CoreDNS acts as Kubernetes’ Service Discovery mechanism. It can detect the services and pods based on a DNS name. For example, if you want to access a service named network-svc
that lives in the network
namespace, you can use the following DNS name to access the pod.
network-svc.network.svc.cluster.local
If there wasn’t a Service Discovery mechanism in place, you would need to find out the IP address of the service to be able to access it.
Metrics Server
Kubernetes also has a Metrics Server add-on. The metrics server is an open-source project maintained by the official Kubernetes organization.

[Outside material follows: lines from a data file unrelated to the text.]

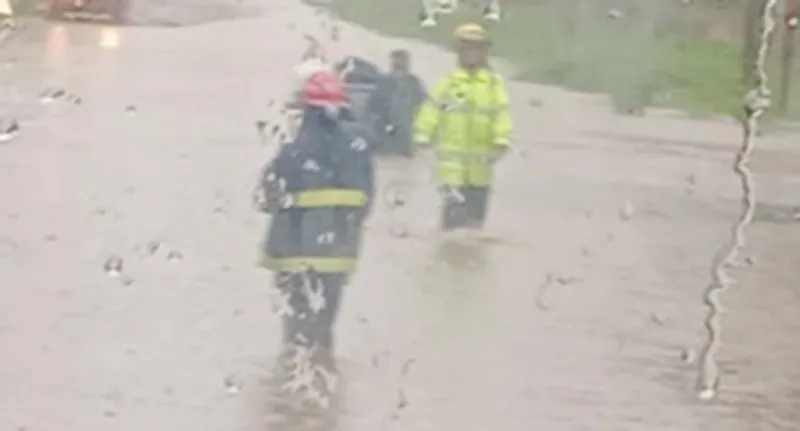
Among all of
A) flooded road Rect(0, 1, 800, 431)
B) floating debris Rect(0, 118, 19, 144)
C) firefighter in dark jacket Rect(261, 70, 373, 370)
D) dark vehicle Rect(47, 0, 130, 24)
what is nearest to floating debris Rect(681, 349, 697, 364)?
flooded road Rect(0, 1, 800, 431)

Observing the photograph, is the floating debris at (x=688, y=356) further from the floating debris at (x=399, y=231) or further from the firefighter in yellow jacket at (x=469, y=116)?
the floating debris at (x=399, y=231)

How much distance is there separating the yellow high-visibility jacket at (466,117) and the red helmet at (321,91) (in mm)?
3445

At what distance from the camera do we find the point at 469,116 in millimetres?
11820

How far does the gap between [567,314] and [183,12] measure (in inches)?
410

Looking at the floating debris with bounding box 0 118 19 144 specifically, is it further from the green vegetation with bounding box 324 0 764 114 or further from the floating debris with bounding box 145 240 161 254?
the floating debris with bounding box 145 240 161 254

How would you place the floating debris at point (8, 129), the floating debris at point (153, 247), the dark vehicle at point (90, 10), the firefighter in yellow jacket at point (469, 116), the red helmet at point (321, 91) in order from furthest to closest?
1. the dark vehicle at point (90, 10)
2. the floating debris at point (8, 129)
3. the firefighter in yellow jacket at point (469, 116)
4. the floating debris at point (153, 247)
5. the red helmet at point (321, 91)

Its functionality is quite simple as it provides you with CPU and memory utilization for different resources such as pods and nodes.

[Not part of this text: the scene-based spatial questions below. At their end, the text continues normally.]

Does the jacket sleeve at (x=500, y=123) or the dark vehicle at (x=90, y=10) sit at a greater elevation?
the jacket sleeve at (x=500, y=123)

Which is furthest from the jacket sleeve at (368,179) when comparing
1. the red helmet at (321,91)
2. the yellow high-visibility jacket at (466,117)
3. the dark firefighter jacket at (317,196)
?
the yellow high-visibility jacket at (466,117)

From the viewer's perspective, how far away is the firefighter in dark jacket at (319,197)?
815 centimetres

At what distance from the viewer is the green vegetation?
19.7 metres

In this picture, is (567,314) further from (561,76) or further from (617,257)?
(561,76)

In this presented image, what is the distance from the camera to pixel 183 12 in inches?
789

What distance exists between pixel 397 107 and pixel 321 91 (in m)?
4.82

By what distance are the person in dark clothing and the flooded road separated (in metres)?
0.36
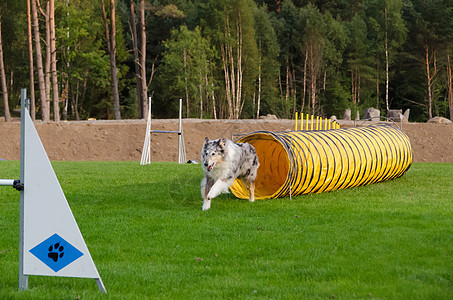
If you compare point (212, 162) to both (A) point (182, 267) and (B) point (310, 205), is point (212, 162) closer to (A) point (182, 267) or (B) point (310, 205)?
(B) point (310, 205)

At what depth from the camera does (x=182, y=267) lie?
534 cm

For a production environment, the metrics server may fall short, and you would want to implement an entire monitoring stack in your cluster such as the Kube Prometheus Stack.
Dashboard
By default, you use the kubectl command line utility for interacting with the Kubernetes cluster. However, when you have hundreds of different resources in the cluster, it can become very difficult to gain proper visibility into your workloads with just the CLI tool.
For this, the Kubernetes project has created the Kubernetes Dashboard which acts as a general-purpose UI for Kubernetes that lets you gain visibility, manage applications, troubleshoot, as well as manage the cluster itself.
The Kubernetes Dashboard can have a few limitations. For example, Helm is a popular way to package and deploy applications, which is not supported by the Kubernetes dashboard. Moreover, if you are trying to manage a production cluster, the Kubernetes Dashboard might not be the right fit.
There are some advanced Kubernetes dashboards as well, that provide more granular visibility into application workloads, and also allow you to deploy and manage Helm applications lifecycle while ensuring a robust security posture. For instance, Devtron, Rancher, Komodor, etc. gives you a lot of advanced features to help you manage your Kubernetes clusters and workloads.
Conclusion
Kubernetes is a complex piece of machinery that is designed to scale your workloads at scale. It follows a micro-service architecture and has several different core components that work together to provide the Kubernetes experience to Developers and Operations alike. It is also highly extensible and several different tools can be integrated into it to extend what Kubernetes can do.
Having a good understanding of the architecture of Kubernetes can help you in several ways such as being able to effectively troubleshoot any issues, understand what’s happening inside your cluster, and design your applications in a way that can fully leverage the vast capabilities of Kubernetes.